Supplied data Block Start
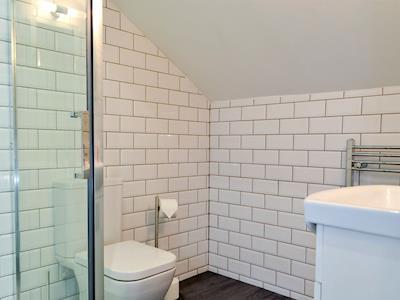 En-suite shower room | Acorn Cottage, Bowness-on-Windermere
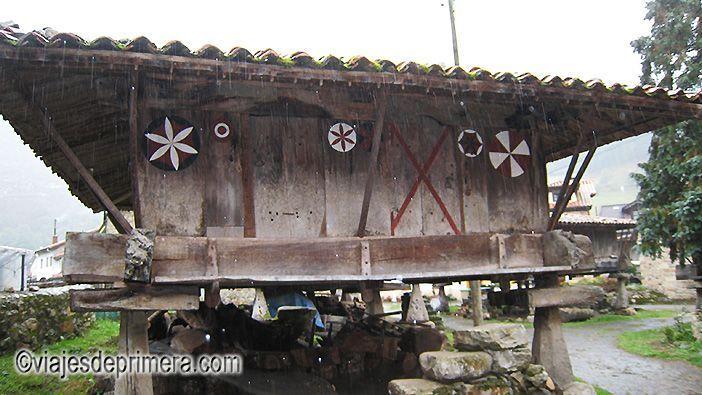 Escudos que decoran uno de los hórreos que hacen de Espinaredo una de las localidades más pintorescas de Asturias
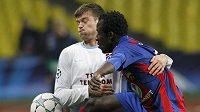 Ondřej Čelůstka (vlevo) z Trabzonsporu bojuje o míč se Seydou Doumbiou z CSKA Moskva ve třetím kole fotbalové Ligy mistrů.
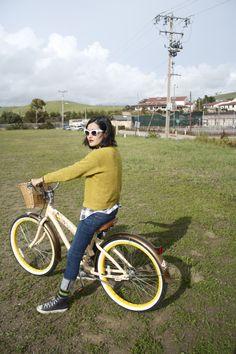 sunglasses. outfit. bike. <3 via Milk Teeths -http://milkteeths.blogspot.mx/2012/04/get-away.html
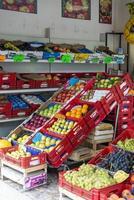 fruit te koop bij een groenteboer a foto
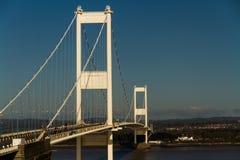 Den äldre Severn Crossing, upphängningbro som förbinder Wales wi Arkivfoton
Supplied data Block End
*What needs to be done:*
The output is the data above, repeated exactly, with pictures omitted.

*Output of the exercise:*
 En-suite shower room | Acorn Cottage, Bowness-on-Windermere
 Escudos que decoran uno de los hórreos que hacen de Espinaredo una de las localidades más pintorescas de Asturias
 Ondřej Čelůstka (vlevo) z Trabzonsporu bojuje o míč se Seydou Doumbiou z CSKA Moskva ve třetím kole fotbalové Ligy mistrů.
 sunglasses. outfit. bike. <3 via Milk Teeths -http://milkteeths.blogspot.mx/2012/04/get-away.html
 fruit te koop bij een groenteboer a foto
 Den äldre Severn Crossing, upphängningbro som förbinder Wales wi Arkivfoton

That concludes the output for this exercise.